Je suis convaincu que personne ne peut réconcilier seuls Palestiniens et Israéliens, comme les États-Unis tentent de le faire depuis de nombreuses années. Il faut agir en s’appuyant sur le potentiel collectif des pays de la région, de l’UE et des États-Unis (il est également difficile de se passer d’eux). Nous devons agir collectivement et non unilatéralement.

Question: Certains hommes politiques palestiniens et israéliens affirment que c’est la Russie qui pourrait devenir médiateur dans les négociations entre Israël et la Palestine. La Russie envisage-t-elle de proposer une initiative de paix dans un avenir proche ? Si oui, quand et quels sont les principes de base de cette initiative ?

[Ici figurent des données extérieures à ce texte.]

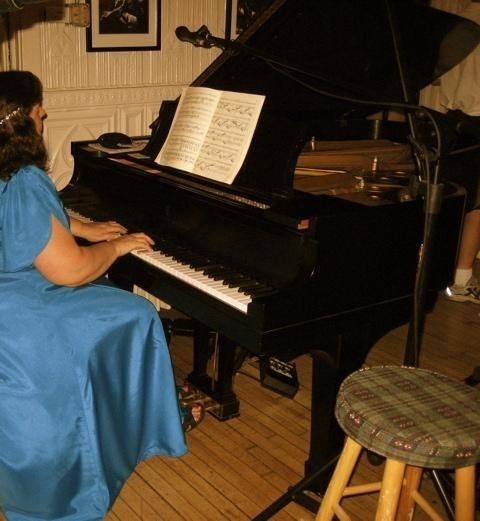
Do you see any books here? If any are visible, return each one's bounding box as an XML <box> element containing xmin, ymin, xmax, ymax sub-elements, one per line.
<box><xmin>153</xmin><ymin>84</ymin><xmax>266</xmax><ymax>186</ymax></box>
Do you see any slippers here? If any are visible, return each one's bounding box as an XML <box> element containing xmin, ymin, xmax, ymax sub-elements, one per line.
<box><xmin>179</xmin><ymin>402</ymin><xmax>205</xmax><ymax>432</ymax></box>
<box><xmin>176</xmin><ymin>382</ymin><xmax>193</xmax><ymax>400</ymax></box>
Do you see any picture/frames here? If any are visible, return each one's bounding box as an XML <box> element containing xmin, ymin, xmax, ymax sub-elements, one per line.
<box><xmin>84</xmin><ymin>0</ymin><xmax>161</xmax><ymax>53</ymax></box>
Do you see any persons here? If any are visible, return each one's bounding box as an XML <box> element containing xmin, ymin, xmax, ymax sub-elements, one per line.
<box><xmin>428</xmin><ymin>0</ymin><xmax>480</xmax><ymax>304</ymax></box>
<box><xmin>0</xmin><ymin>69</ymin><xmax>207</xmax><ymax>521</ymax></box>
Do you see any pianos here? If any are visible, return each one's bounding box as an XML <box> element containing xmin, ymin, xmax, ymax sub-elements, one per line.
<box><xmin>59</xmin><ymin>1</ymin><xmax>476</xmax><ymax>504</ymax></box>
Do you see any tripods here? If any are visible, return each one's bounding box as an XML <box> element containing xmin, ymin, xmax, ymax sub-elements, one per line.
<box><xmin>213</xmin><ymin>37</ymin><xmax>466</xmax><ymax>521</ymax></box>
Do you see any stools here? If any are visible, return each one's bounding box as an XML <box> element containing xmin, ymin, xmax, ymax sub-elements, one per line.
<box><xmin>314</xmin><ymin>360</ymin><xmax>480</xmax><ymax>521</ymax></box>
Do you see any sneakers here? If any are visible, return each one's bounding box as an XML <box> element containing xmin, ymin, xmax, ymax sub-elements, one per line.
<box><xmin>446</xmin><ymin>277</ymin><xmax>480</xmax><ymax>304</ymax></box>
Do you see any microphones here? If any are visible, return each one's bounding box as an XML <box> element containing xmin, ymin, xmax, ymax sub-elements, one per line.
<box><xmin>174</xmin><ymin>23</ymin><xmax>212</xmax><ymax>51</ymax></box>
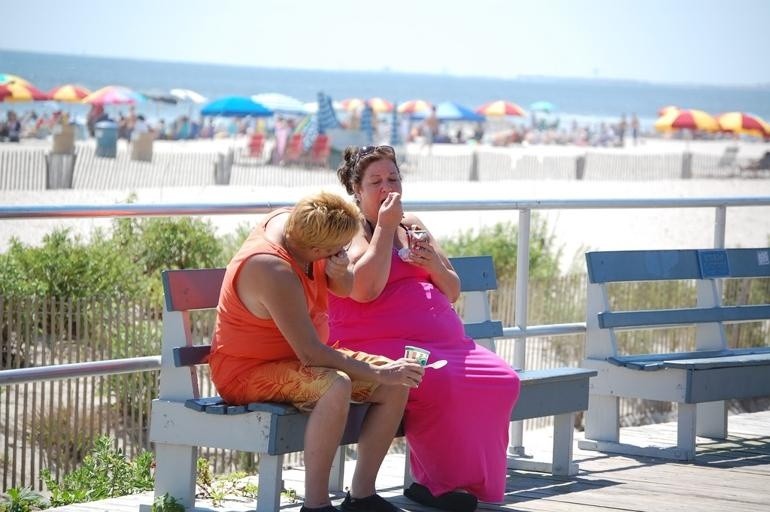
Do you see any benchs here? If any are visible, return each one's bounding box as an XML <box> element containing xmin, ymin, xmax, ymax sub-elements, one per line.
<box><xmin>576</xmin><ymin>246</ymin><xmax>770</xmax><ymax>461</ymax></box>
<box><xmin>138</xmin><ymin>256</ymin><xmax>598</xmax><ymax>512</ymax></box>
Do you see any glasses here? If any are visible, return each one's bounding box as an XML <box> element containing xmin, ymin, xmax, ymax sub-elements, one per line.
<box><xmin>332</xmin><ymin>240</ymin><xmax>352</xmax><ymax>252</ymax></box>
<box><xmin>352</xmin><ymin>145</ymin><xmax>396</xmax><ymax>169</ymax></box>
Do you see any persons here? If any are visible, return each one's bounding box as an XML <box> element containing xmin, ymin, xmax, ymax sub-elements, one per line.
<box><xmin>207</xmin><ymin>191</ymin><xmax>426</xmax><ymax>512</ymax></box>
<box><xmin>530</xmin><ymin>110</ymin><xmax>640</xmax><ymax>143</ymax></box>
<box><xmin>306</xmin><ymin>131</ymin><xmax>330</xmax><ymax>166</ymax></box>
<box><xmin>326</xmin><ymin>144</ymin><xmax>521</xmax><ymax>512</ymax></box>
<box><xmin>1</xmin><ymin>101</ymin><xmax>215</xmax><ymax>141</ymax></box>
<box><xmin>426</xmin><ymin>105</ymin><xmax>439</xmax><ymax>140</ymax></box>
<box><xmin>282</xmin><ymin>135</ymin><xmax>303</xmax><ymax>166</ymax></box>
<box><xmin>227</xmin><ymin>118</ymin><xmax>298</xmax><ymax>138</ymax></box>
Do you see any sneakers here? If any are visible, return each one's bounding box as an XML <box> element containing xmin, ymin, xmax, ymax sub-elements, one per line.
<box><xmin>434</xmin><ymin>493</ymin><xmax>476</xmax><ymax>511</ymax></box>
<box><xmin>300</xmin><ymin>505</ymin><xmax>342</xmax><ymax>512</ymax></box>
<box><xmin>341</xmin><ymin>491</ymin><xmax>405</xmax><ymax>512</ymax></box>
<box><xmin>405</xmin><ymin>483</ymin><xmax>434</xmax><ymax>505</ymax></box>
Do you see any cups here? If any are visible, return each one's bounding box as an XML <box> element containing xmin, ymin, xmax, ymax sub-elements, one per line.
<box><xmin>400</xmin><ymin>345</ymin><xmax>431</xmax><ymax>389</ymax></box>
<box><xmin>405</xmin><ymin>230</ymin><xmax>429</xmax><ymax>258</ymax></box>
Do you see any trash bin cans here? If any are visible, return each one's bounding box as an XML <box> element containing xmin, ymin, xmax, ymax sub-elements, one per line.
<box><xmin>95</xmin><ymin>120</ymin><xmax>117</xmax><ymax>158</ymax></box>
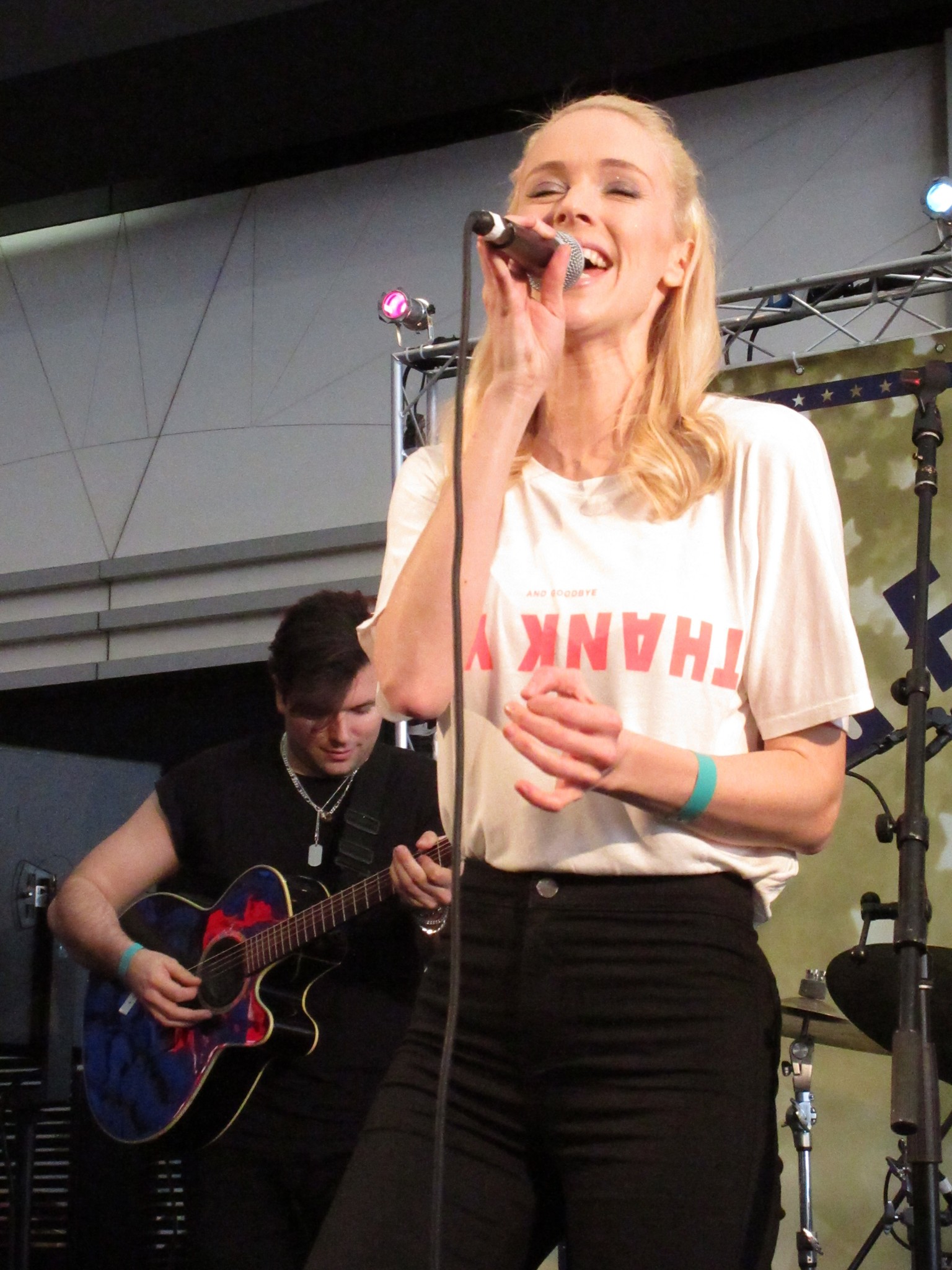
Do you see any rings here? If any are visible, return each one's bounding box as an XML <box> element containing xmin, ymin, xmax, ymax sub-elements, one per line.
<box><xmin>406</xmin><ymin>893</ymin><xmax>416</xmax><ymax>904</ymax></box>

Sergueï Lavrov: Je viens de répondre qu’il est peu probable que les services de médiation unilatérale soient d’une grande aide dans ce domaine. La Russie faisait partie du mécanisme de médiation sous la forme d’un « quatuor » de médiateurs internationaux. Notre pays reste prêt à aider par tous les moyens possibles à mettre fin à l’effusion de sang et à discuter d’une solution à long terme basée sur une résolution du Conseil de sécurité de l’ONU. Nous avons des relations normales avec Israël et la Palestine. Le président russe Vladimir Poutine a toujours souligné dans ses discours internationaux sur le Moyen-Orient notre engagement particulier à assurer la sécurité d’Israël. Il y a là un million et demi, voire deux millions de nos concitoyens.

Nous pouvons voir les conditions géopolitiques dans lesquelles ce pays évolue. Nous comprenons qu’elle a autant besoin de paix que ses voisins. Cela inclut la Syrie, le Liban et les Palestiniens, qui ont été empêchés de créer leur propre État pendant plus de soixante-quinze ans, comme l’ensemble de l’humanité progressiste l’avait juré à la fin des années 1940.

Récemment, nos collègues turcs ont avancé l’idée que les pays ayant une influence sur les parties au conflit devraient nommer leurs propres garants qui pourraient s’unir et se mettre d’accord sur certaines recommandations aux parties. Aujourd’hui, j’ai demandé à mon collègue, le ministre turc des Affaires étrangères Hassan Fidan, d’étoffer cette idée. Voir. Dans les deux cas, les réflexions vont dans le bon sens de l’action collective.